Historically, DC defaults have sought to manage sequencing risk by de-risking into bonds and money market funds as members approach retirement. While this approach can help reduce sequencing risk, it introduces new challenges: Safer bonds offer limited returns historically compared to equities; and periods of higher levels of inflation, as experienced since 2021, erode purchasing power and leave members worse off in real terms.
As a result, many DC portfolios entering decumulation are overly conservative, often limiting the potential for long-term growth and making it more difficult for members to sustain withdrawals over a 20 or 30-year retirement.
Sequencing risk starts at the point where withdrawals begin. In accumulation, volatility can be tolerated because losses can be offset by future contributions and time for recovery as no money is withdrawn. However, in decumulation, money is flowing out, not in. A 10% fall in the market is not a 10% loss in value that can be recovered later. Because withdrawals reduce the capital base, the portfolio has less capacity to recover. Negative returns hurt far more during the early years of retirement compared to later years.

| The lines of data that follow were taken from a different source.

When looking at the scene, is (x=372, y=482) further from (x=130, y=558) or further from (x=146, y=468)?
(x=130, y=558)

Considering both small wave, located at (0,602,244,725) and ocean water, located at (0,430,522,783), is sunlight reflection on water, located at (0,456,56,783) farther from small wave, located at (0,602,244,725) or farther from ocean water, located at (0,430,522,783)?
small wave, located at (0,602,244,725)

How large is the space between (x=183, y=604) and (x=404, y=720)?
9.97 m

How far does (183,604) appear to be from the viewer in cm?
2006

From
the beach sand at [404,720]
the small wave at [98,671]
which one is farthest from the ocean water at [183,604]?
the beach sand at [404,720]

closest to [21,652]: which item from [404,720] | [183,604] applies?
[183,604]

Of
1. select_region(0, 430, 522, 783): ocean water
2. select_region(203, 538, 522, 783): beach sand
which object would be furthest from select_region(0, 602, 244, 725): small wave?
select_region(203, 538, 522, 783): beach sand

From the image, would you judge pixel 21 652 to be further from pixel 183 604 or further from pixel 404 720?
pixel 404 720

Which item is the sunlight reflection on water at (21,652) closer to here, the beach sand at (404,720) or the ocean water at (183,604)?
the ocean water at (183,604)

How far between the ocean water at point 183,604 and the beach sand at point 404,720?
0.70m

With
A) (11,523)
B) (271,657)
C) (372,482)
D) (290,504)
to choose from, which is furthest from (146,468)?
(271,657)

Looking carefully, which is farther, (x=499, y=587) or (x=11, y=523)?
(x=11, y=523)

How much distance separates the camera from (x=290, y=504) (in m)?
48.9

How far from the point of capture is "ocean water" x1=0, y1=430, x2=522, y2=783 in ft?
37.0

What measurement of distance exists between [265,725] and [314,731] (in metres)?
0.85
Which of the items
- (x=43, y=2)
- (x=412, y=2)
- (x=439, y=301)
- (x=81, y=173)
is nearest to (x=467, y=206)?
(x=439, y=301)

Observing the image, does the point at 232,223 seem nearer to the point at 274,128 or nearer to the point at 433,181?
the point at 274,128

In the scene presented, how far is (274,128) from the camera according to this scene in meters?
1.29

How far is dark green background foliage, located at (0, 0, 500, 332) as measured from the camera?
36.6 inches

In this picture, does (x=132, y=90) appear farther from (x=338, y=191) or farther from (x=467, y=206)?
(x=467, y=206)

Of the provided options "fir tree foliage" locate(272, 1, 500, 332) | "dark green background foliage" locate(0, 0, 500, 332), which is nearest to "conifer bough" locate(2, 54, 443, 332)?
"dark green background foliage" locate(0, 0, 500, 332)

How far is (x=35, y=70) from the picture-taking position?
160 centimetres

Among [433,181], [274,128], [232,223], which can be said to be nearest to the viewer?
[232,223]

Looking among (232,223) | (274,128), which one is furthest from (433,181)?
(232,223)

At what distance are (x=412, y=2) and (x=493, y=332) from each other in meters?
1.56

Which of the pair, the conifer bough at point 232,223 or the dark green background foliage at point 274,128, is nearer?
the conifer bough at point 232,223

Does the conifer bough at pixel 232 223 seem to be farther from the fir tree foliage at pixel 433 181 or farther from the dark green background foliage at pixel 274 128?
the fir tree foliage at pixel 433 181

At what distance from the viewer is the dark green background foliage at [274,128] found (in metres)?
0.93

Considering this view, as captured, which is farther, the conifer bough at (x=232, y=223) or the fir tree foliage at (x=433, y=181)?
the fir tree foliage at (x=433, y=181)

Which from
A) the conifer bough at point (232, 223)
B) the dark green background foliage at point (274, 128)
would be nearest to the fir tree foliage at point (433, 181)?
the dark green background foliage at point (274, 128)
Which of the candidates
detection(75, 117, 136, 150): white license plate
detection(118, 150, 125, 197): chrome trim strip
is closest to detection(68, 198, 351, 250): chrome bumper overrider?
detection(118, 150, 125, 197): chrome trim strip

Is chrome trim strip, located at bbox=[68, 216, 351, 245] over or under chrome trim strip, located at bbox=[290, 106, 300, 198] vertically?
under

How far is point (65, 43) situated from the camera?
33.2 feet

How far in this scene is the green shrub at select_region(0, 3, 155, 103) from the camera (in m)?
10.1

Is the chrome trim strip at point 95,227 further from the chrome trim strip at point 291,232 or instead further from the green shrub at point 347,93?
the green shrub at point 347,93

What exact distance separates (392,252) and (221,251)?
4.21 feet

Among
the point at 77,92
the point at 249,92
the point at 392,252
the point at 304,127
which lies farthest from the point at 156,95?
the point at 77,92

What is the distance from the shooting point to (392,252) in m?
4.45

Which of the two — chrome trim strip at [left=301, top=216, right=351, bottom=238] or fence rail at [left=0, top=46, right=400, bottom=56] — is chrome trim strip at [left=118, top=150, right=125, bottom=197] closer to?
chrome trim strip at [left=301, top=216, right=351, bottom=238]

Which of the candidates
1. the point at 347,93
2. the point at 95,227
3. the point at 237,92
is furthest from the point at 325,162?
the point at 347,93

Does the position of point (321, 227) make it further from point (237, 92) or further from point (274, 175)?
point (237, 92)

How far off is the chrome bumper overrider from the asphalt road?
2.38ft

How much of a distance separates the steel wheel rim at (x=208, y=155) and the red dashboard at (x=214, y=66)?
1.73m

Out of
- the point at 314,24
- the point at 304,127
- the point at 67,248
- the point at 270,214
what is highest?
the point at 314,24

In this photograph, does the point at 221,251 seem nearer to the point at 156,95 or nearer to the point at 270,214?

Protected Equity Strategies are specifically designed for this type of challenge. They combine traditional equity investments with options (or other derivative overlays) to provide a layer of downside protection while maintaining participation in market gains. Protected equities resolve this dilemma by using hedging to limit severe drawdowns while maintaining meaningful equity exposure. This allows members to hold the higher equity allocations necessary for long-term financial security while mitigating the risk of severe early losses that can be so damaging in decumulation.

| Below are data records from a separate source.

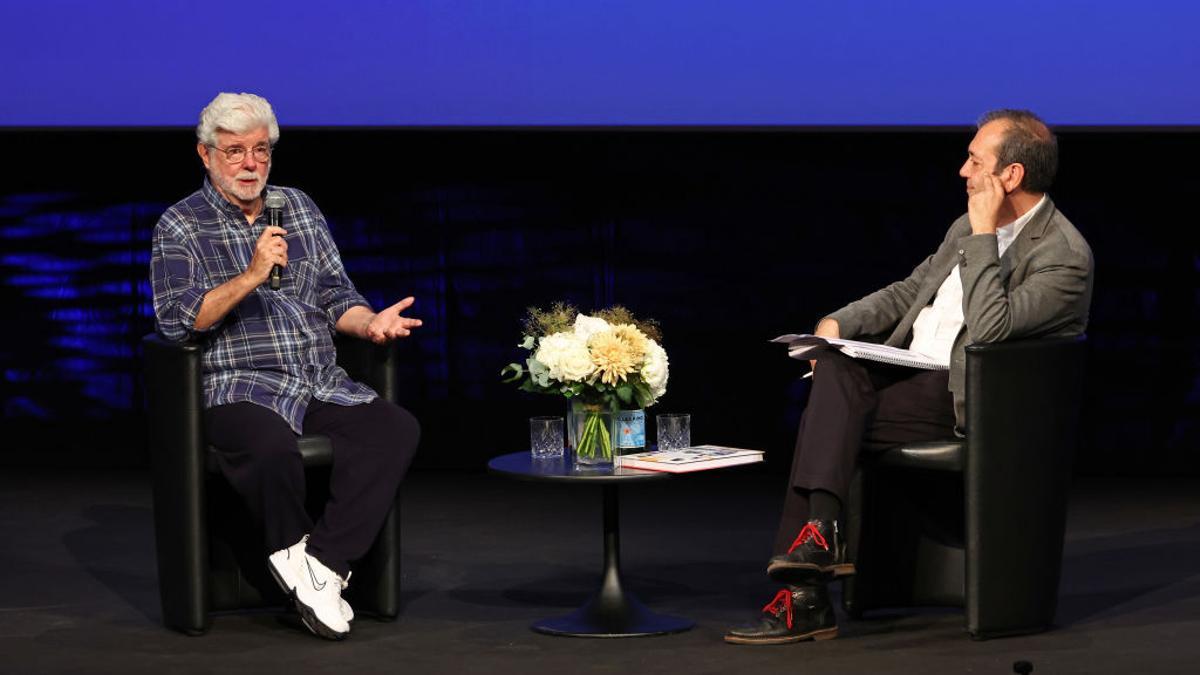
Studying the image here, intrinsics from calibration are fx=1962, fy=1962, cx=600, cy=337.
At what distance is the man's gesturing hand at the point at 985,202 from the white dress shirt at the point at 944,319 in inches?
2.6

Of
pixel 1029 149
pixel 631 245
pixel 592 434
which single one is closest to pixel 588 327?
pixel 592 434

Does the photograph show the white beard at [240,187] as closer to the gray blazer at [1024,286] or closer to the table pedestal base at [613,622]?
the table pedestal base at [613,622]

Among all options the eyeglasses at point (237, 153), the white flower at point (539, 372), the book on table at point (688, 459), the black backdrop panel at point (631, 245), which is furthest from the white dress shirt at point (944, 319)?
the black backdrop panel at point (631, 245)

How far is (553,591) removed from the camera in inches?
198

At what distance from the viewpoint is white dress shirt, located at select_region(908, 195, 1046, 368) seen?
4.57 meters

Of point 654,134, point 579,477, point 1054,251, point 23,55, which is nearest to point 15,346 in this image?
point 23,55

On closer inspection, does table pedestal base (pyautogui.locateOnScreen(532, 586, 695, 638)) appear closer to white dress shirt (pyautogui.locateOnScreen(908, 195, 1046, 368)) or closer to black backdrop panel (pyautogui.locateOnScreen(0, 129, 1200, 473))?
white dress shirt (pyautogui.locateOnScreen(908, 195, 1046, 368))

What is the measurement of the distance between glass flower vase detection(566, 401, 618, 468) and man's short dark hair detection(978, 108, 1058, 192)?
1.08m

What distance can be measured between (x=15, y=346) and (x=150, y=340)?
2.86 meters

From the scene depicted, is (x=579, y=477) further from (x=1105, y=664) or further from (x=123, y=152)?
(x=123, y=152)

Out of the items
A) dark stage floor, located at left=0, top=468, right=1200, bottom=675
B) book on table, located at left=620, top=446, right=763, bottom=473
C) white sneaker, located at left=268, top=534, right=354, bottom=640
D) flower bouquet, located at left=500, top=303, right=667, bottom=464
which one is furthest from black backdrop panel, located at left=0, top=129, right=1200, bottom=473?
white sneaker, located at left=268, top=534, right=354, bottom=640

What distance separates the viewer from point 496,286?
6.94 meters

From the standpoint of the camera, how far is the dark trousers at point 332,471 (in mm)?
4402

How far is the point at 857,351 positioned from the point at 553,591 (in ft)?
3.64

A typical protected equity structure may limit annual drawdowns, for example, limiting losses to around 10 to 20 per cent p.a.; reduce volatility to a controlled range, such as 10 per cent p.a.; capture a high proportion of market upside, for example, around 90 per cent of positive market returns and maintain daily liquidity and transparent pricing, features that are essential for DC platforms
The shift from accumulation to drawdown has exposed the limitations of traditional DC investment design. Sequencing risk is often underestimated and often addressed in the wrong way by making portfolios too conservative. Managing it effectively can be one of the most significant determinants of retirement outcomes.
Protected equity strategies offer a pragmatic way forward by keeping members invested in the growth potential of equities while providing a more predictable path through market cycles. In an environment marked by persistent inflation, volatile markets and longer retirements, being invested in equities while reducing drawdown and sequencing risk is essential to achieving the returns necessary to support a long retirement. Protected Equities do not eliminate risk, but they can help members participate more in rising markets while limiting the potential losses during market downturns.
Sequencing risk is the quiet disruptor of DC outcomes. It doesn’t arise from poor long-term performance of the underlying assets, but from bad luck in the timing of returns once withdrawals begin. Protected Equities offer a practical, cost-efficient, and DC-compatible way to address this challenge. By reducing the severity of drawdowns, they can help ensure members’ pots sustain income for longer, turning market volatility from a threat into a managed variable. In today’s DC environment, where retirement outcomes depend as much on stability as on growth, the ability to manage the members’ path of returns may be one of the most valuable tools in the DC decumulation toolkit.